FOUR STARS The pope is dead. Can the Cardinals come together and wisely choose his successor? DRAMA UK English #CONCLAVE Starring Ralph Fiennes, Stanley Tucci



Packed with religious intrigue, CONCLAVE is a hugely entertaining ‘who’ll do it’ thriller dropped into a political satire to satisfy ‘thinking people’ and fans of the airport novel alike (more Agatha Christie, less Dan Brown). With a splash of tabloid press and Classical reference points, there’s a lot to get your teeth into once powerful Catholic’s mass to choose a new Pope.


The film wastes no time. The Pope is dead and it falls to Cardinal Lawrence (a sturdy Ralph Fiennes) to organise a conclave and get the job done of choosing a successor. Lawrence is the first of many conflicted men in the Vatican’s hallowed halls. In fact, he doesn’t even want the job but his request for a transfer had been denied - presumably because the former Pope knew he was the only person capable of corralling the Cardinals to the correct conclusion.

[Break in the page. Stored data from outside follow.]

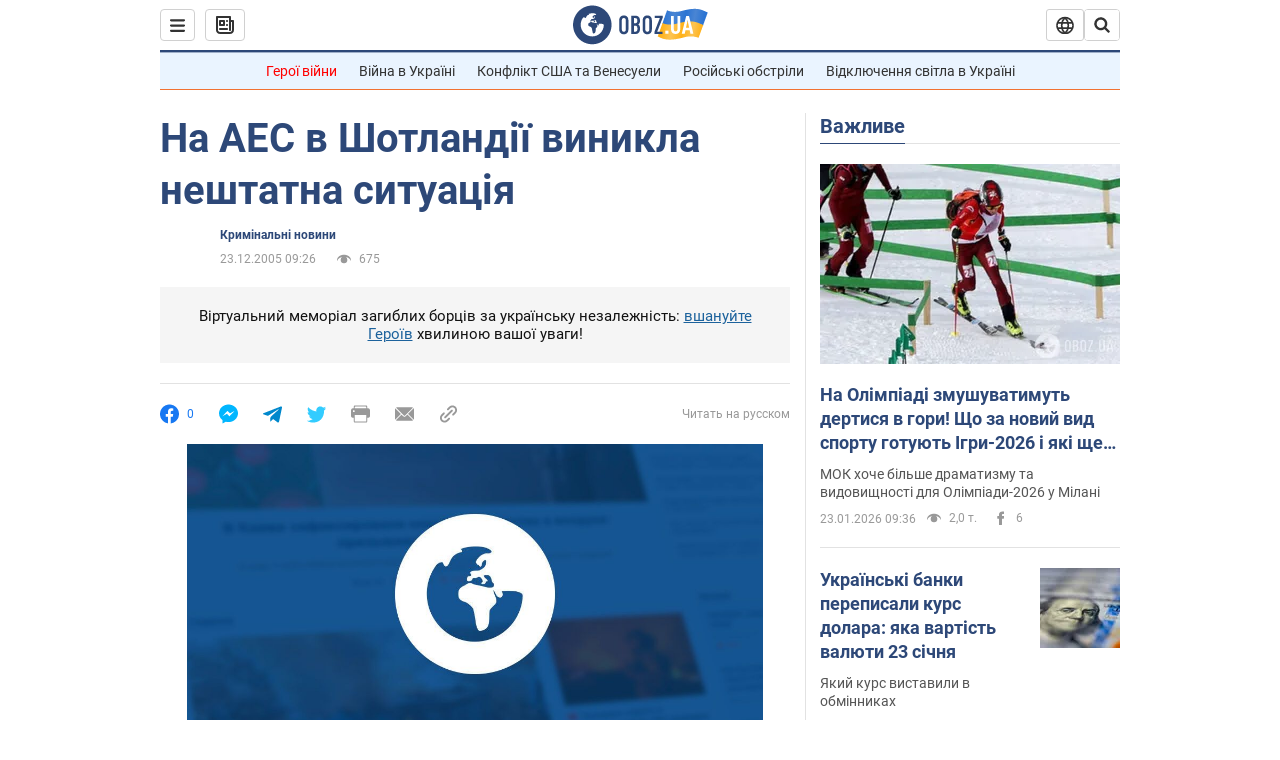

--- FILE ---
content_type: application/x-javascript; charset=utf-8
request_url: https://servicer.idealmedia.io/1418748/1?nocmp=1&sessionId=69738a09-04027&sessionPage=1&sessionNumberWeek=1&sessionNumber=1&scale_metric_1=64.00&scale_metric_2=256.00&scale_metric_3=100.00&cbuster=1769179657591649629235&pvid=46938089-0269-4751-8e68-3d7a3d34d57c&implVersion=11&lct=1763555100&mp4=1&ap=1&consentStrLen=0&wlid=a043f607-c073-4319-aaca-5f4ee94791ca&uniqId=14943&niet=4g&nisd=false&evt=%5B%7B%22event%22%3A1%2C%22methods%22%3A%5B1%2C2%5D%7D%2C%7B%22event%22%3A2%2C%22methods%22%3A%5B1%2C2%5D%7D%5D&pv=5&jsv=es6&dpr=1&hashCommit=cbd500eb&apt=2005-12-23T09%3A26%3A00&tfre=4337&w=0&h=1&tl=150&tlp=1&sz=0x1&szp=1&szl=1&cxurl=https%3A%2F%2Fincident.obozrevatel.com%2Fukr%2Fcrime%2F73042-na-aes-v-shotlandii-vinikla-neshtatna-situatsiya.htm&ref=&lu=https%3A%2F%2Fincident.obozrevatel.com%2Fukr%2Fcrime%2F73042-na-aes-v-shotlandii-vinikla-neshtatna-situatsiya.htm
body_size: 882
content:
var _mgq=_mgq||[];
_mgq.push(["IdealmediaLoadGoods1418748_14943",[
["ua.tribuna.com","11961719","1","Дерюгина ответила на вопрос, почему развелась с Блохиным","Президент Украинской федерации гимнастики Ирина Дерюгина рассказала, почему завершился ее брак с Олегом Блохиным.– Почему вы развелись?– У него родились дети.","0","","","","CVlJtH66yCouaD2EwclNlVmB8Z5bswItKHmB9Z2xUZM0SzVyF_SAN_yRZlnvElbRJP9NESf5a0MfIieRFDqB_Kldt0JdlZKDYLbkLtP-Q-WfTlSjiSt4jRyyMbNidJQo",{"i":"https://s-img.idealmedia.io/n/11961719/45x45/160x0x520x520/aHR0cDovL2ltZ2hvc3RzLmNvbS90LzQyNjAwMi85MjI3NTQ4ODU2NmYyMWU5ODlkYWVlN2NhMjI4NTQ4NS5qcGc.webp?v=1769179657-HncS3i0Cbt8KprZYz_T7LGJ8LmDsOrWSk7BJgy7Cj6E","l":"https://clck.idealmedia.io/pnews/11961719/i/1298901/pp/1/1?h=CVlJtH66yCouaD2EwclNlVmB8Z5bswItKHmB9Z2xUZM0SzVyF_SAN_yRZlnvElbRJP9NESf5a0MfIieRFDqB_Kldt0JdlZKDYLbkLtP-Q-WfTlSjiSt4jRyyMbNidJQo&utm_campaign=obozrevatel.com&utm_source=obozrevatel.com&utm_medium=referral&rid=75e08df9-f86a-11f0-ac90-d404e6f97680&tt=Direct&att=3&afrd=296&iv=11&ct=1&gdprApplies=0&muid=q0nB-ZwHJ2L6&st=-300&mp4=1&h2=RGCnD2pppFaSHdacZpvmnoTb7XFiyzmF87A5iRFByjtkApNTXTADCUxIDol3FKO5_5gowLa8haMRwNFoxyVg8A**","adc":[],"sdl":0,"dl":"","category":"Спорт","dbbr":0,"bbrt":0,"type":"e","media-type":"static","clicktrackers":[],"cta":"Читати далі","cdt":"","tri":"75e0a01e-f86a-11f0-ac90-d404e6f97680","crid":"11961719"}],],
{"awc":{},"dt":"desktop","ts":"","tt":"Direct","isBot":1,"h2":"RGCnD2pppFaSHdacZpvmnoTb7XFiyzmF87A5iRFByjtkApNTXTADCUxIDol3FKO5_5gowLa8haMRwNFoxyVg8A**","ats":0,"rid":"75e08df9-f86a-11f0-ac90-d404e6f97680","pvid":"46938089-0269-4751-8e68-3d7a3d34d57c","iv":11,"brid":32,"muidn":"q0nB-ZwHJ2L6","dnt":2,"cv":2,"afrd":296,"consent":true,"adv_src_id":39175}]);
_mgqp();
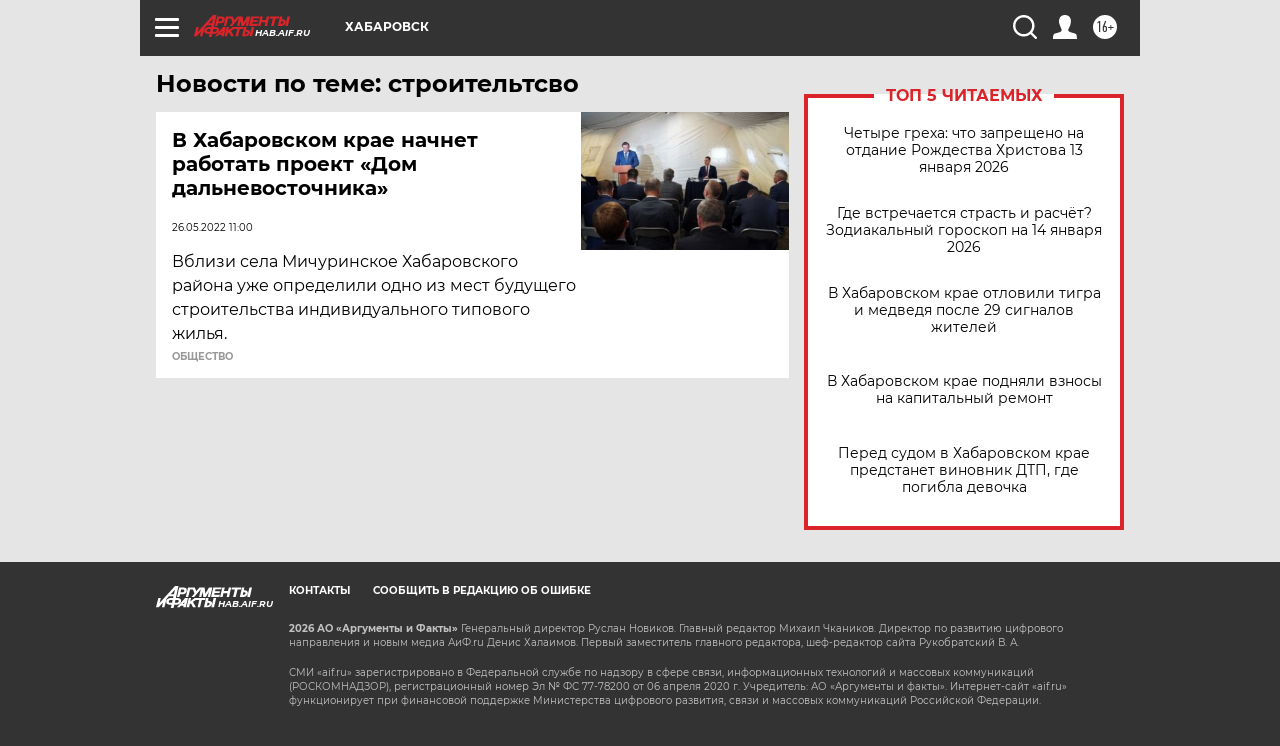

--- FILE ---
content_type: text/html
request_url: https://tns-counter.ru/nc01a**R%3Eundefined*aif_ru/ru/UTF-8/tmsec=aif_ru/628612240***
body_size: -72
content:
A90F7C40696708BEX1768360126:A90F7C40696708BEX1768360126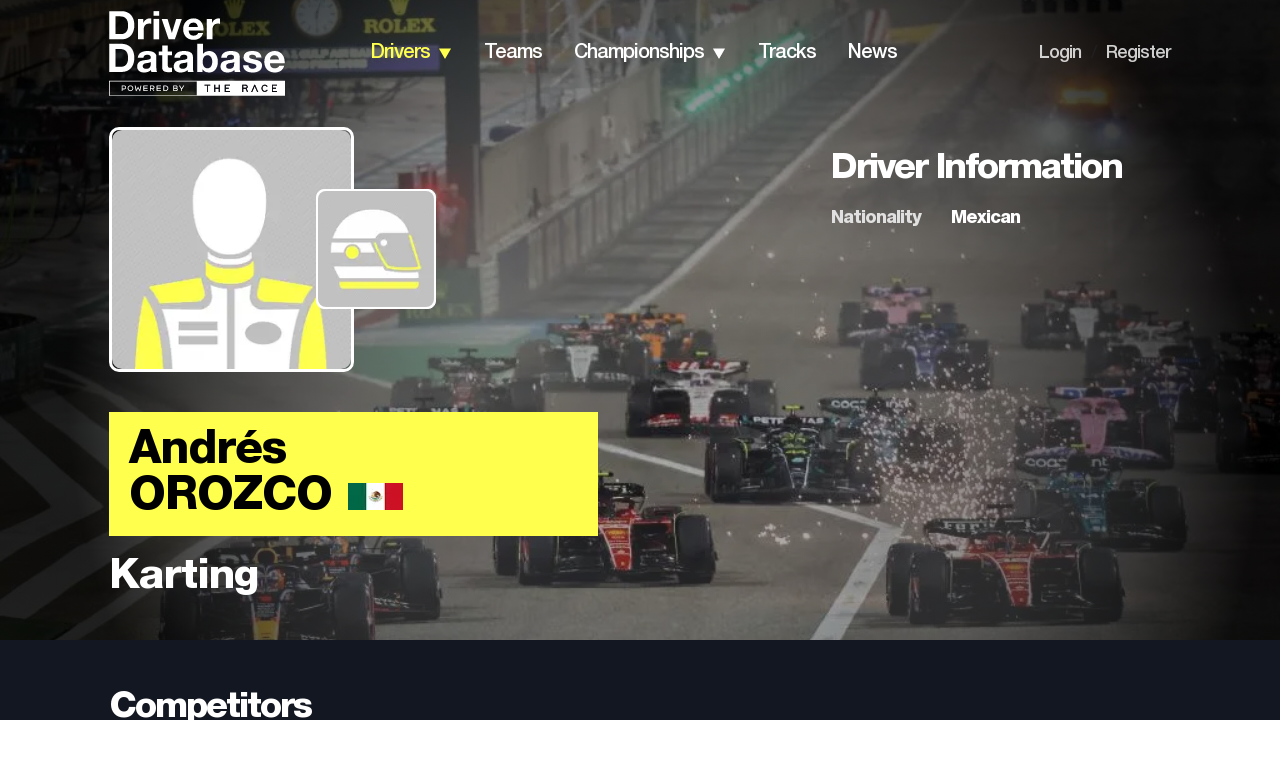

--- FILE ---
content_type: application/javascript; charset=utf-8
request_url: https://fundingchoicesmessages.google.com/f/AGSKWxUTTz83OlyN3oUFDcmMKzVES6gfZrCDi8skvAb-K0eMjDcCdf0toW3-2LHk8GzbKhtH4GOwgZvG_fDNEYQCQ0ktJcEmbKmI7D54i1V1S2EewE8Q3XLtIXPho-MYbmS8mw5vMJZpCQLzmYAaQwb9mCEc6zFRgfB0n_tA_6WjDe94xs64cPBHPGoIClmo/__ads150x150/.eu/adv//iwadsense.-adv-v1//ad.mason?
body_size: -1284
content:
window['1df27598-1fc5-48e7-ab27-f3b8e6cb80c1'] = true;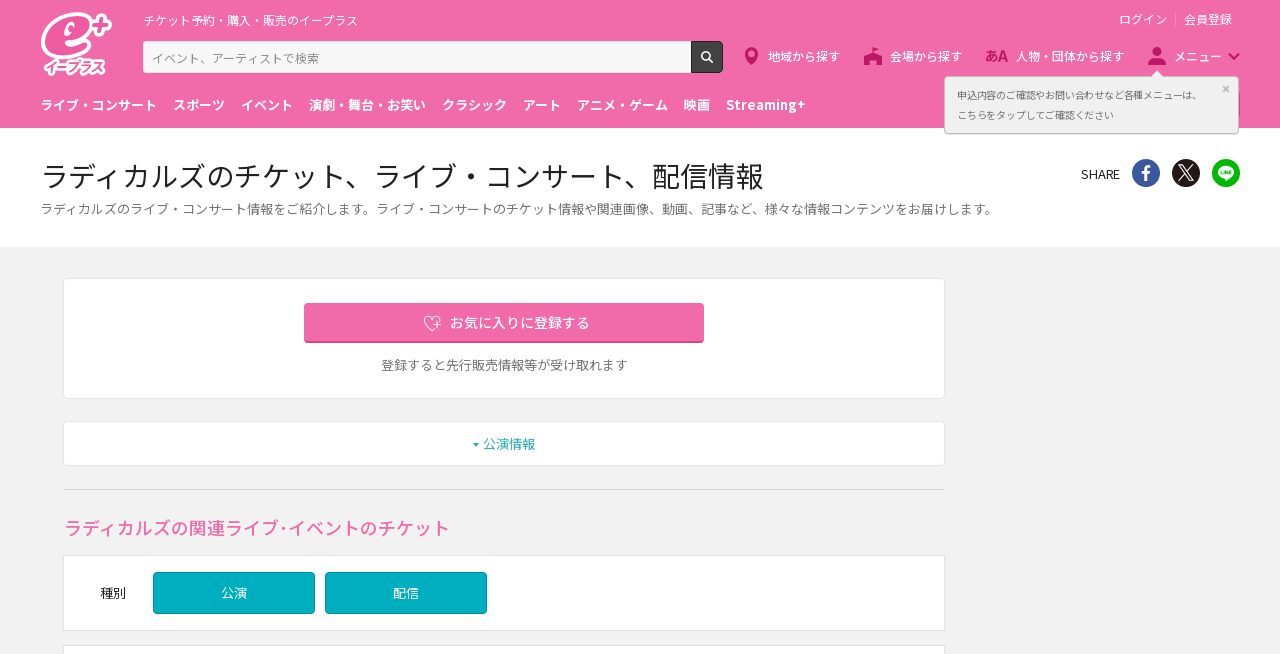

--- FILE ---
content_type: image/svg+xml
request_url: https://eplus.jp/s/eplus/img/icon_footer_facebook.svg
body_size: 557
content:
<svg id="レイヤー_1" data-name="レイヤー 1" xmlns="http://www.w3.org/2000/svg" viewBox="0 0 26 26"><defs><style>.cls-1{fill:#bcbbbc}.cls-2{fill:#fff}</style></defs><title>アートボード 1 のコピー</title><path id="Blue" class="cls-1" d="M1.43 0h23.13A1.44 1.44 0 0 1 26 1.44v23.13A1.44 1.44 0 0 1 24.56 26H1.43A1.44 1.44 0 0 1 0 24.57V1.44A1.43 1.43 0 0 1 1.43 0z"/><path id="f" class="cls-2" d="M17.94 26V15.93h3.38l.5-3.93h-3.88V9.5c0-1.14.32-1.91 1.94-1.91H22V4.08a27.81 27.81 0 0 0-3-.15c-3 0-5 1.83-5 5.19V12h-3.5v3.92h3.39V26z"/></svg>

He and the wily Sister Agnes (Isabella Rossellini), another Papal favourite who has a few choice scenes.


But who should get to wear the red shoes? Not the man who most wants the job, to paraphrase Plato. There’s benign Bellini (Stanley Tucci) who’ll secure a progressive papacy, the ambitious Canadian (John Lithgow) and a compromised Nigerian (Lucian Msamati) who wants to be the first African Pope. The openly racist Tedesco (Sergio Castelitto) has backing to keep the Vatican for Europeans but there’s also the quietly spoken outsider, an unknown from Kabul about whom everyone is suspicious. Perhaps Lawrence himself, despite protestation, is biding time to see which way the pendulum swings. Maybe the late Pope is managing all this from beyond the grave? As befits a whoddunit, each contender falls in turn until a successor is revealed, the first shock in a shocking one-two ending.


For better or worse CONCLAVE is not much interested in subterfuge. This adaptation of a Robert Harris novel by screenwriter Peter Straughan (TINKER TAILER SOLDIER SPY) deftly tracks changing power struggles but keeps its focus squarely on a left-vs-far-right dynamic. Theology is present enough to not become a glaring omission so that Straughan can get busy with his allegory about the shifting sand of contemporary Western politics. He brings a thrilling energy to the dialogue as it ebbs and flows then crashes across the audience: This IS a war, yells a frustrated Bellini to a resistant Lawrence.


Oscar nominated director Edward Berger (ALL QUIET ON THE WESTERN FRONT) makes the most of the star power at his disposal and frames them with showy visuals, lavish interiors and a meticulous dedication to the pomp and circumstance of Vatican procedure and etiquette. Theirs is an analogue life - votes are recorded on paper, counted by hand, burned in a chimney - ideas and themes which Berger uses to great effect, especially when the outside world comes, quite literally, crashing through the Vatican’s walls. Yet he doesn't give in to temptation, visual drama is never allowed to overpower the dramatic heart of the film, using them simply as (mighty powerful) exclamation points.


As the factions fight, CONCLAVE makes a case for introspection and consideration in a world which has precious little of either any more. Reach for unity or respond with hate Lawrence asserts to his conclave, a silent prayer which is answered in a truly raucous fashion.